Standard Chartered said it saw “little near-term impact” on Qatar’s fiscal receipts from LNG sales. In the long run, however, Qatar’s ‘sweet spot’ for pricing LNG is likely to tighten further, it said highlighting the challenges faced by the country’s liquefied natural gas sector.
“Qatar’s LNG sector faces pressure on prices for Asian buyers as a result of the slump in oil prices,” Standard Chartered points out.
LNG prices in Asia are currently below $10 per mn British thermal units (mBtu) as new supply from the US and Australia comes online.
“Asia accounts for almost 80% of Qatar’s LNG exports; while demand is likely to rise further, supported by lower prices, Qatar’s ability to maintain its pricing advantage will be challenged as these markets benefit from new supply sources and lower prices,” the report said.
Liquefied natural gas prices are generally oil-indexed; falling crude prices therefore affect the price at which Qatar is able to sign new LNG contracts. Australian LNG prices, in particular, “pose challenges”.
Qatar has signed long-term contracts with Asian buyers over the past three years, locking in prices at attractive crude-indexed levels. For example, the contract signed between RasGas and India’s Petronet is a 25-year deal based on the five-year moving average of Japanese crude cocktail (JCC).
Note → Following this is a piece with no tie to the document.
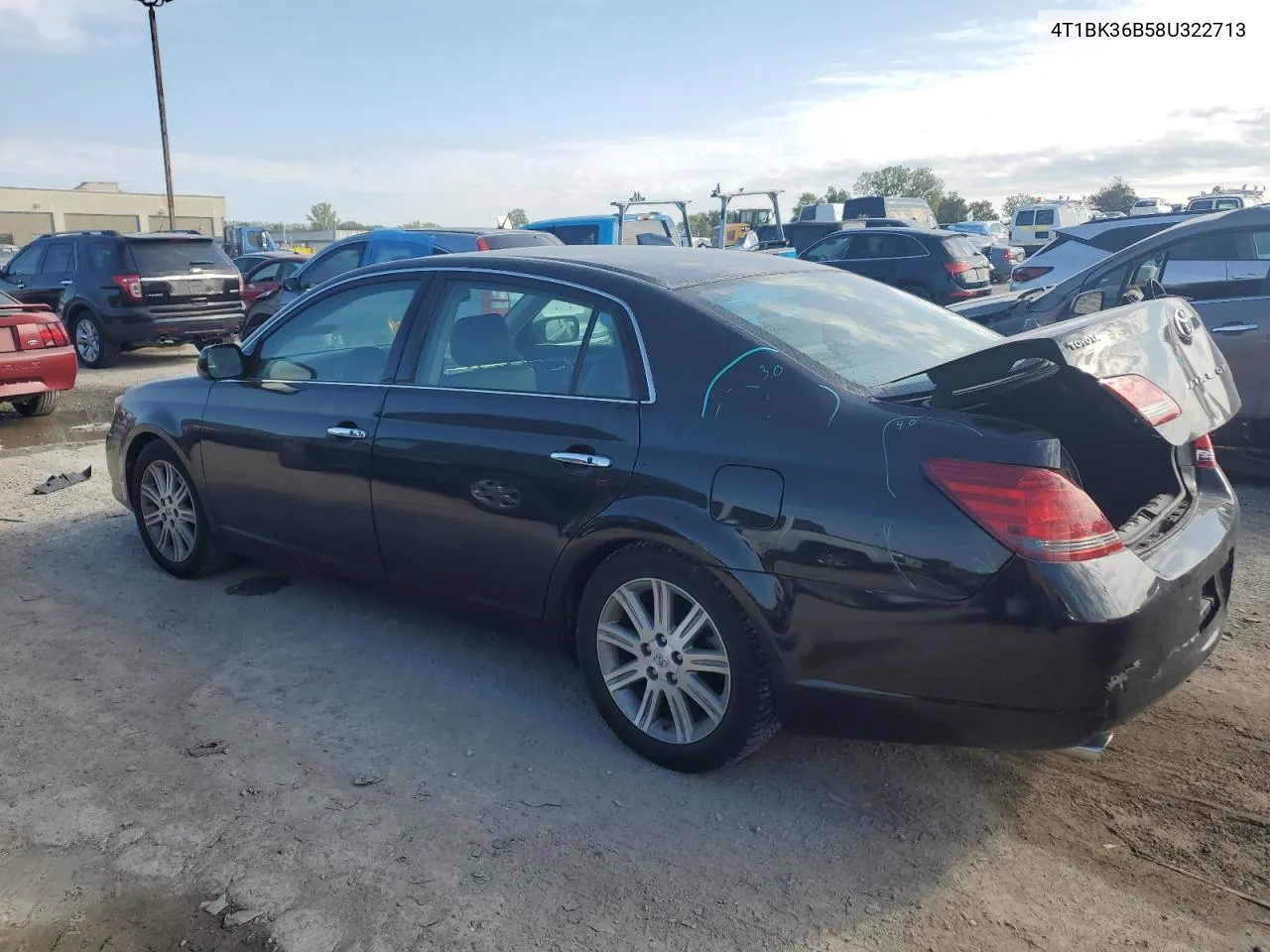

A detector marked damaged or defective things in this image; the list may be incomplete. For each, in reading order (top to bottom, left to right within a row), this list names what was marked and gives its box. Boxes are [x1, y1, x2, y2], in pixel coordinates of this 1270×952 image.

wrecked car with open hatch [103, 246, 1234, 776]
damaged rear end of car [878, 301, 1234, 751]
The drop in crude has lowered the price of the new contracts Qatar is signing with key Asian buyers. In February, Qatar and Pakistan signed a $21bn long-term contract for 500mn cubic feet per day at almost $7/mBtu, as the contract is indexed around (or at a small discount to) current crude Brent prices. “Falling energy prices have forced Qatar to shelve its second large petrochemical project in six months. The Al Karana project, being developed by Qatar Petroleum and Royal Dutch Shell, was deemed too costly ($6.4bn) following the drop in crude prices. This came after Qatar Petrochemicals Company cancelled a similar petrochemical scheme, Al Sajeel (estimated cost: $7.4bn). “Reduced financial feasibility on the back of falling energy prices was likely a key reason, reflecting the cyclical nature of the hydrocarbon sector,” the report said.
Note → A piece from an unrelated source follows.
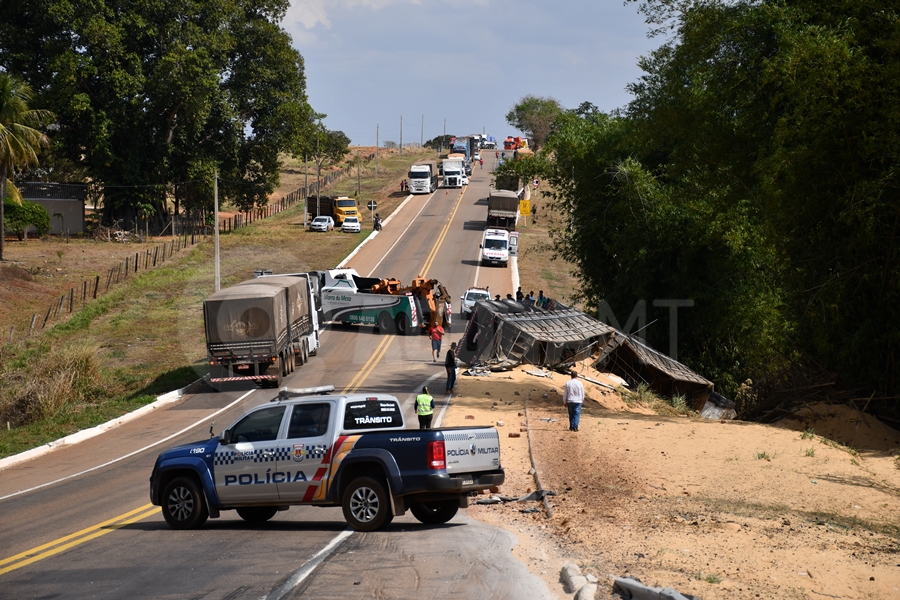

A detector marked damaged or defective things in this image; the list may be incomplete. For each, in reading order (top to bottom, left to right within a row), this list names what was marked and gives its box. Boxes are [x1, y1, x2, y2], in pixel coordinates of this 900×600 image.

overturned truck trailer [460, 300, 616, 370]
Standard Chartered forecasts Qatar’s GDP growth at 5.4% in 2015.
“We expect this to be supported by strong non-hydrocarbon-sector growth, while the LNG sector and hydrocarbon-related spending are likely to be affected by challenging energy-market dynamics. Qatar’s non-hydrocarbon-sector spending has picked up since 2013; we expect the pace to be maintained in 2015 as policymakers focus on delivering projects in the run-up to the FIFA 2022 World Cup and on longer-term projects related to Qatar Vision 2030,” the report said.
It said Qatar awarded numerous infrastructure projects in 2014 in preparation for FIFA 2022 and to address long-term infrastructure needs arising from rapid population growth; the bank expects further spending in 2015.
The government forecasts that the population will rise to 3.8mn by 2030 from around 2mn currently. Under Qatar’s national development strategy, an estimated $183bn of investment is planned between 2011 and 2016. “We estimate that almost USD 27bn worth of projects were awarded in 2014 for key infrastructure projects. We expect project spending to reach $34bn in 2015,” Standard Chartered said.
Qatar inflation to rise to 4.2% by end-2015
Qatar’s inflation that reached 3.4% in January was expected to climb to 4.2% by end-2015, Standard Chartered said citing “rising population” as a key driver.
Official statistics show that Qatar’s population reached 2.33mn in February 2015, up 109,000 since January 2015.
Workers for projects related to Qatar’s national development plan and the FIFA World Cup are driving the population increase. This is putting pressure on infrastructure, particularly housing.
Rents in some areas of Qatar have risen by as much as 40% and basic infrastructure capacity is being stretched. Housing costs make up 32% of the inflation basket, and this is likely to be a key inflation driver in 2015.